**EXERCISE DESCRIPTION:**
Can you edit the lines from the one containing "How far from where" through the last line, swapping "tiled tub surround" for "bathtub tile surround" and leaving everything else unchanged? Return only those lines, without the pictures.

· · ·

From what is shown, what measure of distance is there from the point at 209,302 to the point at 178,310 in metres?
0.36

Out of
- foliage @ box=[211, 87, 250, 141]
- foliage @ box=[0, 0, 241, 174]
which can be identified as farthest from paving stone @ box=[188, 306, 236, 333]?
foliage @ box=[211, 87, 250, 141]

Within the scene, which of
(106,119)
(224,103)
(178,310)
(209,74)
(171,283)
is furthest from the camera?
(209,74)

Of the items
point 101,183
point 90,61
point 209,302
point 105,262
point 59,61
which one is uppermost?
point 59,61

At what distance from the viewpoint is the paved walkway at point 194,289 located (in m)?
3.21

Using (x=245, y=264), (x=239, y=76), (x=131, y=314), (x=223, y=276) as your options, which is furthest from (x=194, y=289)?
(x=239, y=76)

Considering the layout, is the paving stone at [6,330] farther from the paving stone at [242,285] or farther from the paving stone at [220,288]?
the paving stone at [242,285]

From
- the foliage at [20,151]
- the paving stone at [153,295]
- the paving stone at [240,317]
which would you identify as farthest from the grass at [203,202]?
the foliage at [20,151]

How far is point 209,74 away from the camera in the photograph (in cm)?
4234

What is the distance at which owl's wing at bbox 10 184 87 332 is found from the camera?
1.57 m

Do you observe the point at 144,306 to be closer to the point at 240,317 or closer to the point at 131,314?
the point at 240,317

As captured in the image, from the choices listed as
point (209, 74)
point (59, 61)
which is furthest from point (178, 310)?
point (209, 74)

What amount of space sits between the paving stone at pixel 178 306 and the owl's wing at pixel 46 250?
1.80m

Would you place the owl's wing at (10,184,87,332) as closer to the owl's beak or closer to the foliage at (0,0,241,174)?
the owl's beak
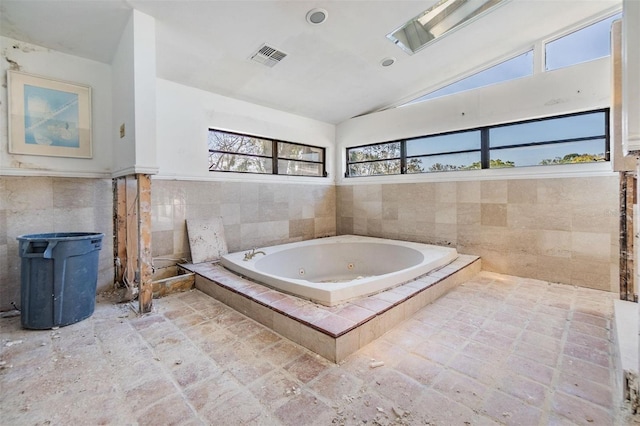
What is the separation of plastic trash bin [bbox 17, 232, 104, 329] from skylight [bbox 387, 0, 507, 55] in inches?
133

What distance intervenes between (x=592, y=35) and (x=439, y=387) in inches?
146

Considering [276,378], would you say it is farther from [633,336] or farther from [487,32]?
[487,32]

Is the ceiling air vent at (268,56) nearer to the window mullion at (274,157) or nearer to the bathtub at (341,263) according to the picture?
the window mullion at (274,157)

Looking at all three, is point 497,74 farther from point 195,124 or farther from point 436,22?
point 195,124

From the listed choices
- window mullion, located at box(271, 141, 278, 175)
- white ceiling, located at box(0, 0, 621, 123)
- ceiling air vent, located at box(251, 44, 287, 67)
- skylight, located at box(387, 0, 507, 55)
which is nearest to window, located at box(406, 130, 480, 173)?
white ceiling, located at box(0, 0, 621, 123)

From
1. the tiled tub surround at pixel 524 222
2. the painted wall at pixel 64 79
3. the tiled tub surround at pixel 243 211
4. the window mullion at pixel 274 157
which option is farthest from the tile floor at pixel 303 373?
the window mullion at pixel 274 157

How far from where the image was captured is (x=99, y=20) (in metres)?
2.17

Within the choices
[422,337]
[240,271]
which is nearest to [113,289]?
[240,271]

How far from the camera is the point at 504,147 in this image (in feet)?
10.6

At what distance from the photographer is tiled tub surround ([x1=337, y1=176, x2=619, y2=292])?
2.72m

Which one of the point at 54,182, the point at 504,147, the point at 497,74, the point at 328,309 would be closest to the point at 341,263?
the point at 328,309

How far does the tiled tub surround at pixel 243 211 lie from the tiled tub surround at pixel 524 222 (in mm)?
1136

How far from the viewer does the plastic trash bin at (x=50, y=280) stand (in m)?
1.95

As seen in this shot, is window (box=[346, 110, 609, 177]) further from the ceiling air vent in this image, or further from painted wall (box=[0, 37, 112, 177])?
painted wall (box=[0, 37, 112, 177])
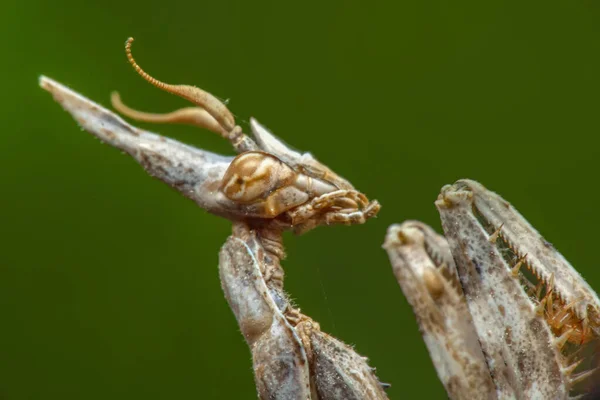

· · ·

**CORRECT ANSWER:**
How far from where the image was captured is (x=99, y=20) (in metres)?
2.17

Within the choices
[422,337]
[240,271]
which is nearest to [113,289]?
[240,271]

How far from the camera is the point at 504,147 in this image (in feet)?
10.6

At what distance from the photographer is bathtub tile surround ([x1=337, y1=176, x2=619, y2=292])?
2.72m

Which one of the point at 54,182, the point at 504,147, the point at 497,74, the point at 328,309 would be closest to the point at 341,263?
the point at 328,309

How far does the bathtub tile surround at pixel 243 211 lie from the bathtub tile surround at pixel 524 222 (in mm)?
1136

How far from the viewer does the plastic trash bin at (x=50, y=280) stand (in m)?
1.95

As seen in this shot, is window (box=[346, 110, 609, 177]) further from the ceiling air vent in this image, or further from painted wall (box=[0, 37, 112, 177])?
painted wall (box=[0, 37, 112, 177])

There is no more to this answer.